Pictures with short captions:
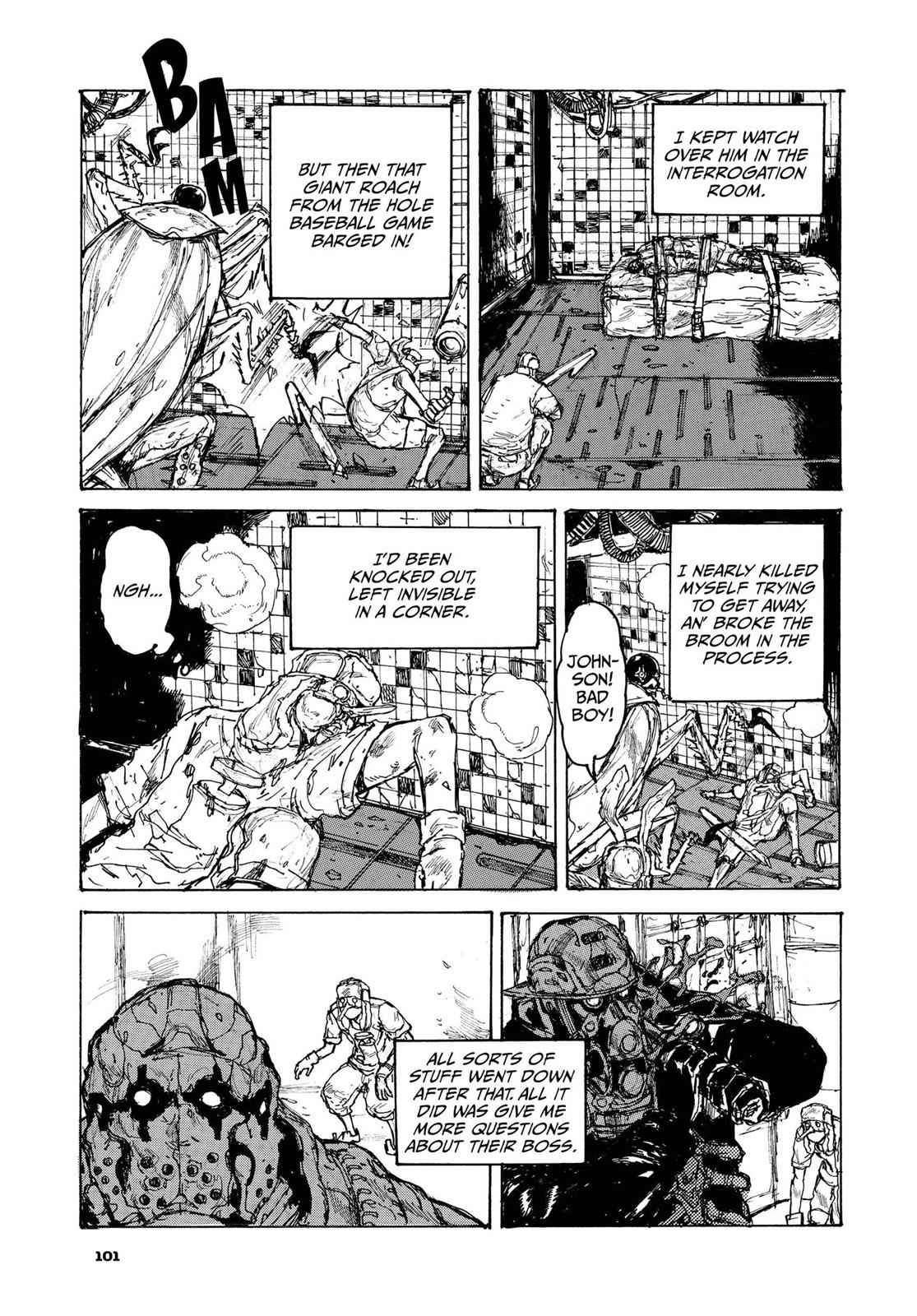 Dorohedoro Chap 97 - Next Chap 98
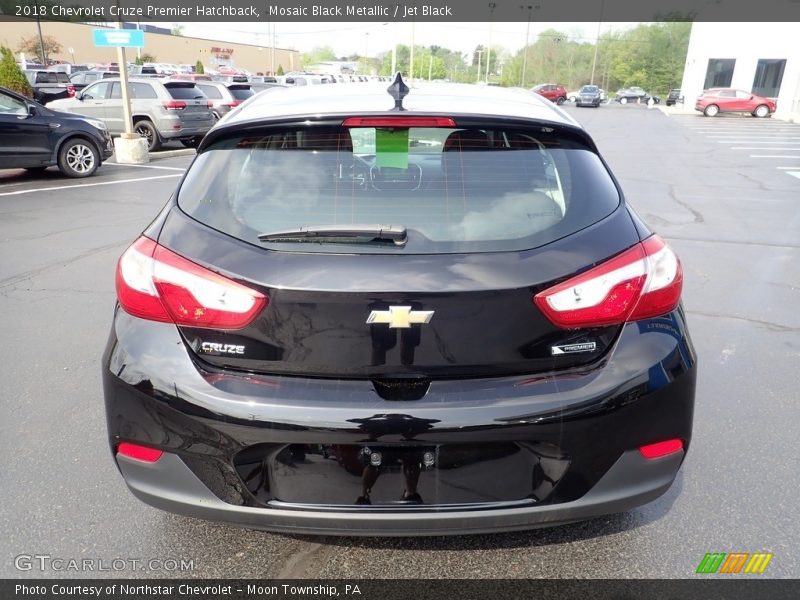  2018 Cruze Premier Hatchback Mosaic Black Metallic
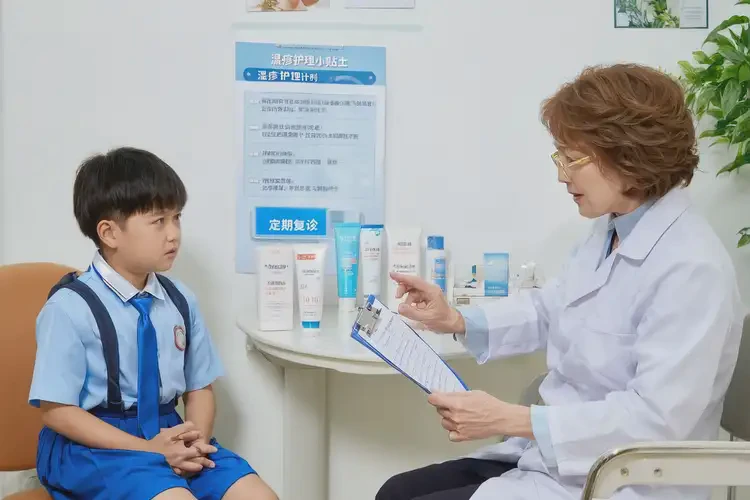 小學(xué)生面部經(jīng)常長(zhǎng)濕疹能不能徹底自愈(圖2)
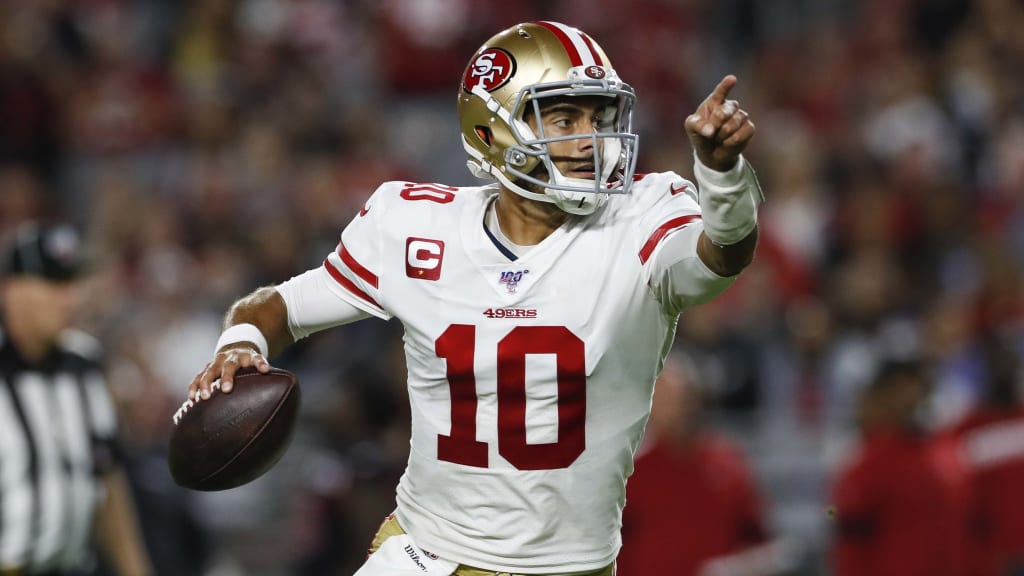 49ers to wear white jerseys, gold pants at Super Bowl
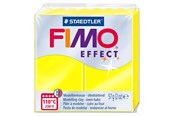 Hobby artikelen - Fimo Mod. clay FIMO effect neon yellow - 78324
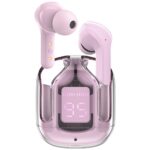 Wireless headphones Acefast  Acefast T6 TWS Bluetooth In-Ear Wireless Headphones - Pink 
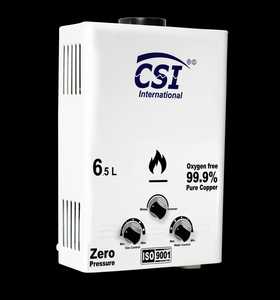 Hot Products 6 LTR Portable Gas Water Heater for Families and Hotels Wholesale Price Steel Housing for Outdoor Use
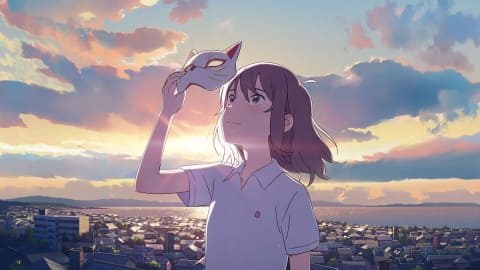 拡大画像 Netflixアニメ 泣き猫 の応援隊長に しかるねこ コラボイラスト公開 2 2 Av Watch Watch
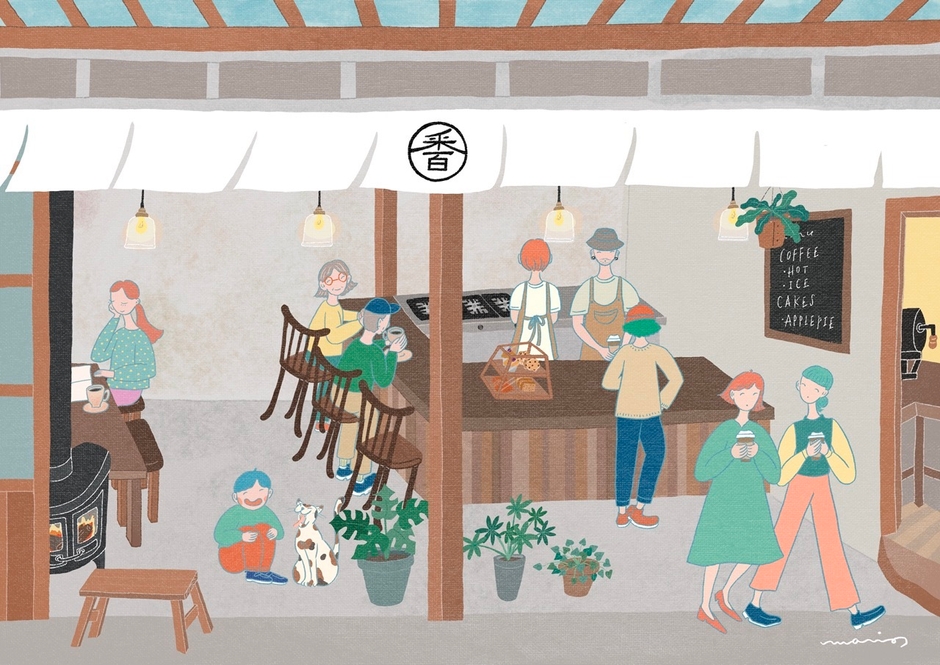 オリジナルポストカード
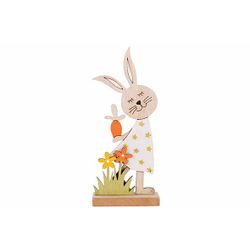 Cosy @ Home Lapin Multi-colore 8x4xh17cm Bois  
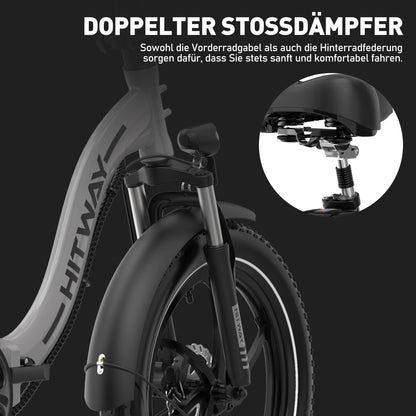 BK6S faltbares Elektrofahrrad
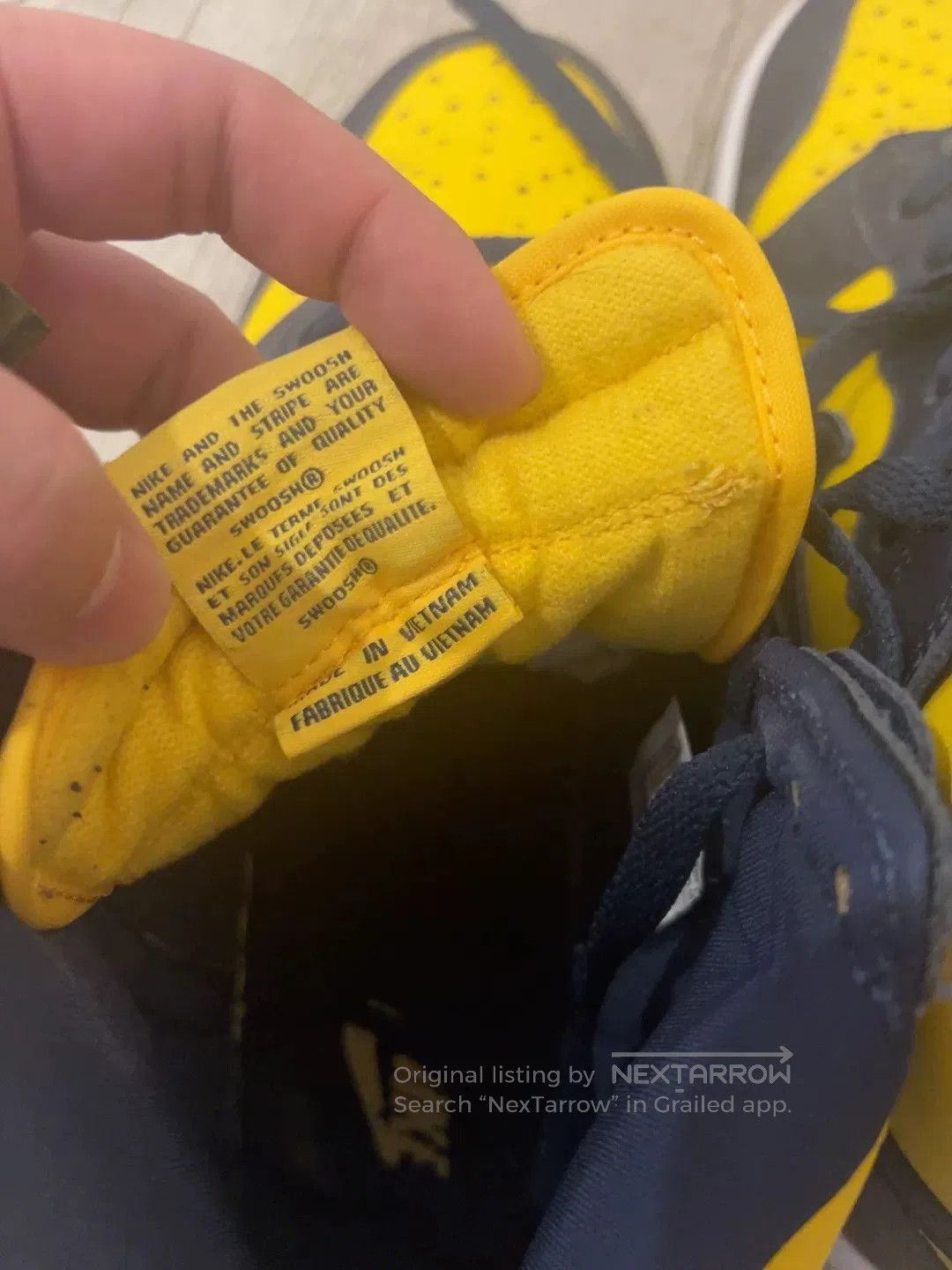 Nike Nike Dunk SP Michigan High. Size US 9 / EU 42 - 5 Thumbnail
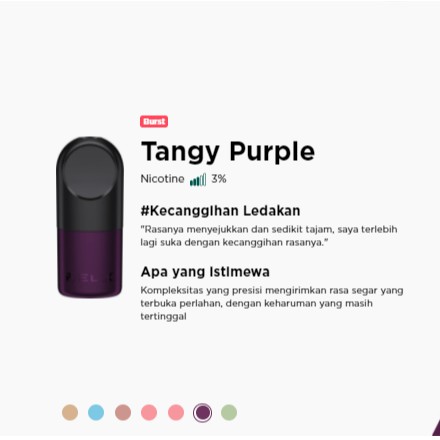 RELX Infinity Pod Pro - Tangy Purple / Grape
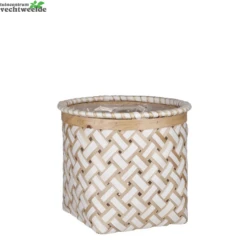 Pot Formia D27h24cm Wit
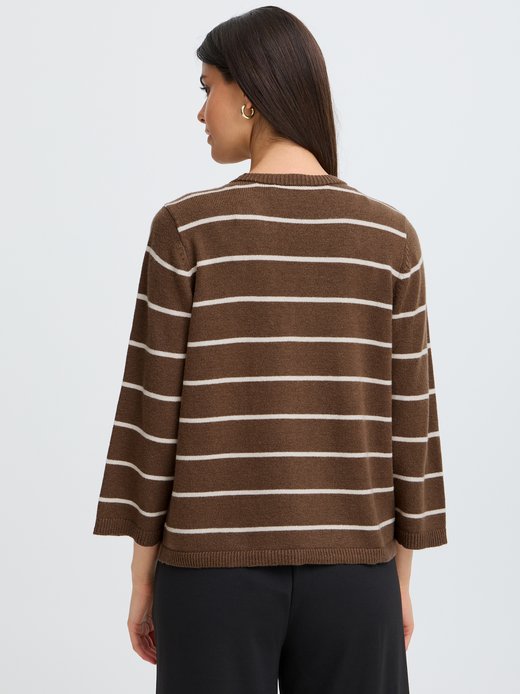 Damen Strick-Cardigan langarm FRBITTE
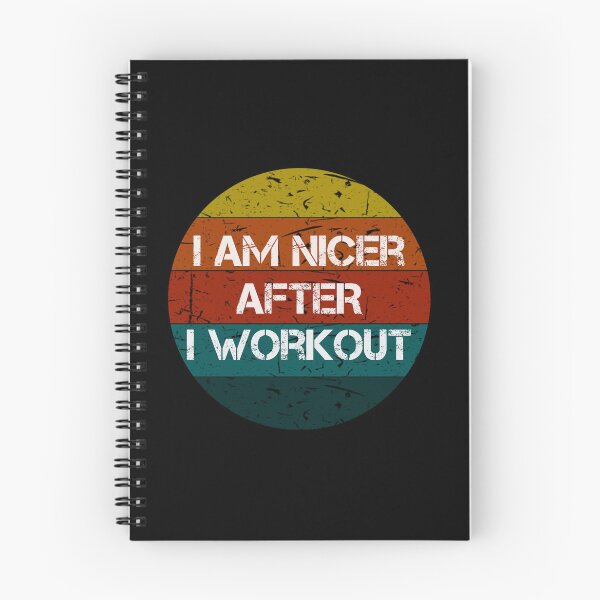Item preview, i'm Nicer After i Workout Vintage Gifts designed and sold by rachidhaz.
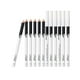 thumbnail image 4 of Lote 12pcs Resalte A Prueba De Agua Sombra De Ojos Eyeliner Lápiz Maquillaje Stick Blanco, 4 of 4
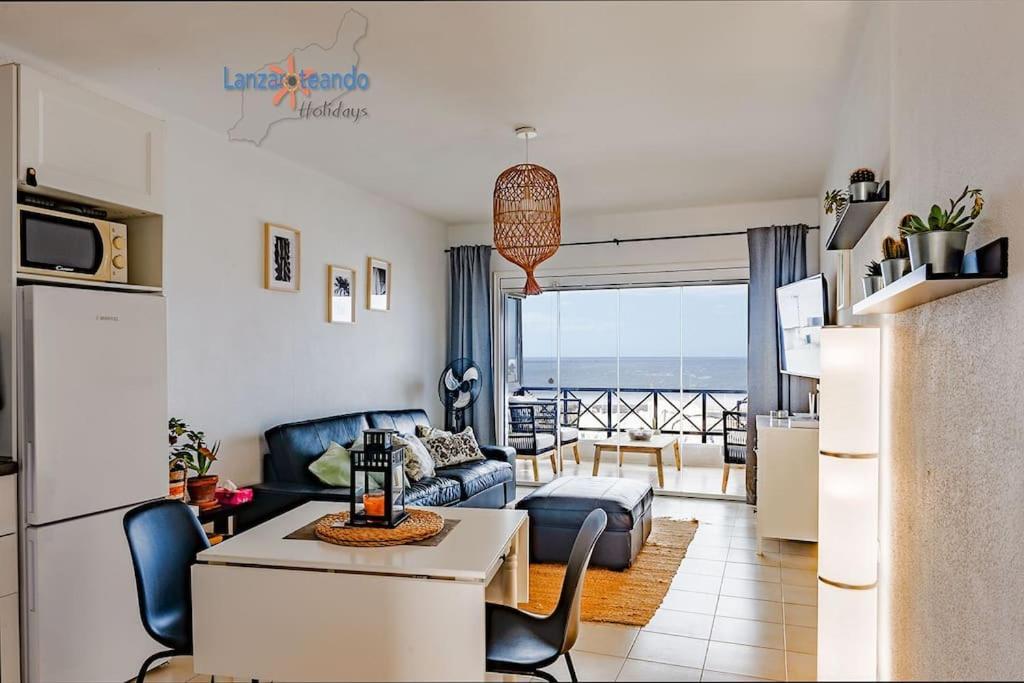 The Blue Cris-Tol Vv With Sea View Apartamento Puerto del Carmen  Exterior foto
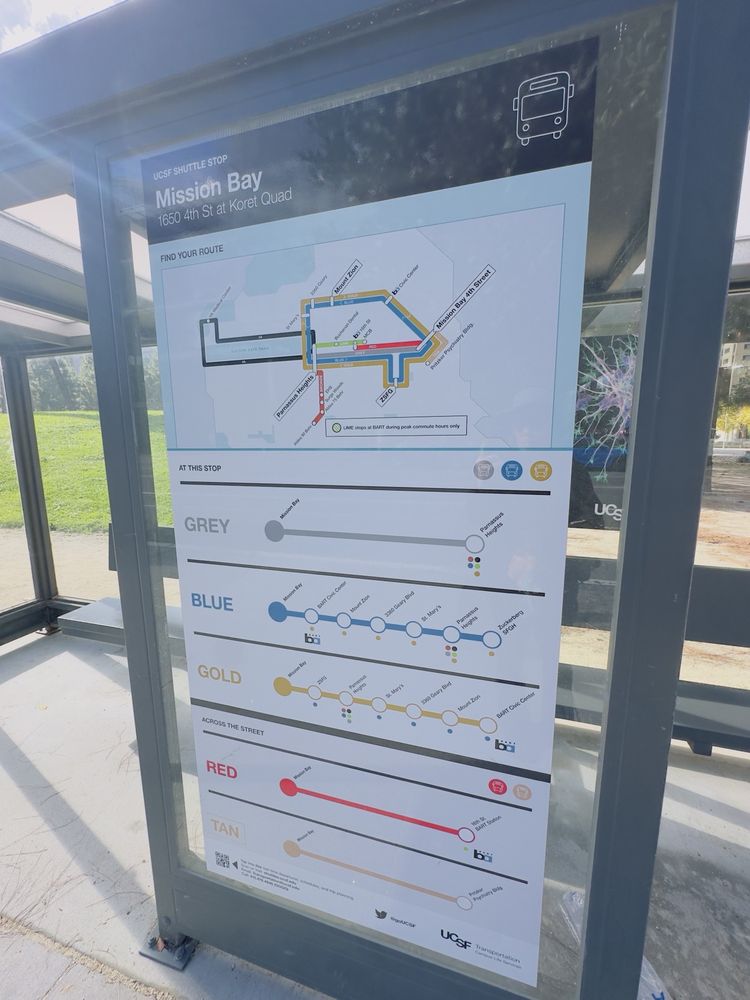 Ucsf Shuttle Service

_Task statement_. Copy out every caption in the records above precisely as it appears, character for character, leaving out the pictures themselves.

_Answer box_.
 Dorohedoro Chap 97 - Next Chap 98
  2018 Cruze Premier Hatchback Mosaic Black Metallic
 小學(xué)生面部經(jīng)常長(zhǎng)濕疹能不能徹底自愈(圖2)
 49ers to wear white jerseys, gold pants at Super Bowl
 Hobby artikelen - Fimo Mod. clay FIMO effect neon yellow - 78324
 Wireless headphones Acefast  Acefast T6 TWS Bluetooth In-Ear Wireless Headphones - Pink 
 Hot Products 6 LTR Portable Gas Water Heater for Families and Hotels Wholesale Price Steel Housing for Outdoor Use
 拡大画像 Netflixアニメ 泣き猫 の応援隊長に しかるねこ コラボイラスト公開 2 2 Av Watch Watch
 オリジナルポストカード
 Cosy @ Home Lapin Multi-colore 8x4xh17cm Bois  
 BK6S faltbares Elektrofahrrad
 Nike Nike Dunk SP Michigan High. Size US 9 / EU 42 - 5 Thumbnail
 RELX Infinity Pod Pro - Tangy Purple / Grape
 Pot Formia D27h24cm Wit
 Damen Strick-Cardigan langarm FRBITTE
Item preview, i'm Nicer After i Workout Vintage Gifts designed and sold by rachidhaz.
 thumbnail image 4 of Lote 12pcs Resalte A Prueba De Agua Sombra De Ojos Eyeliner Lápiz Maquillaje Stick Blanco, 4 of 4
 The Blue Cris-Tol Vv With Sea View Apartamento Puerto del Carmen  Exterior foto
 Ucsf Shuttle Service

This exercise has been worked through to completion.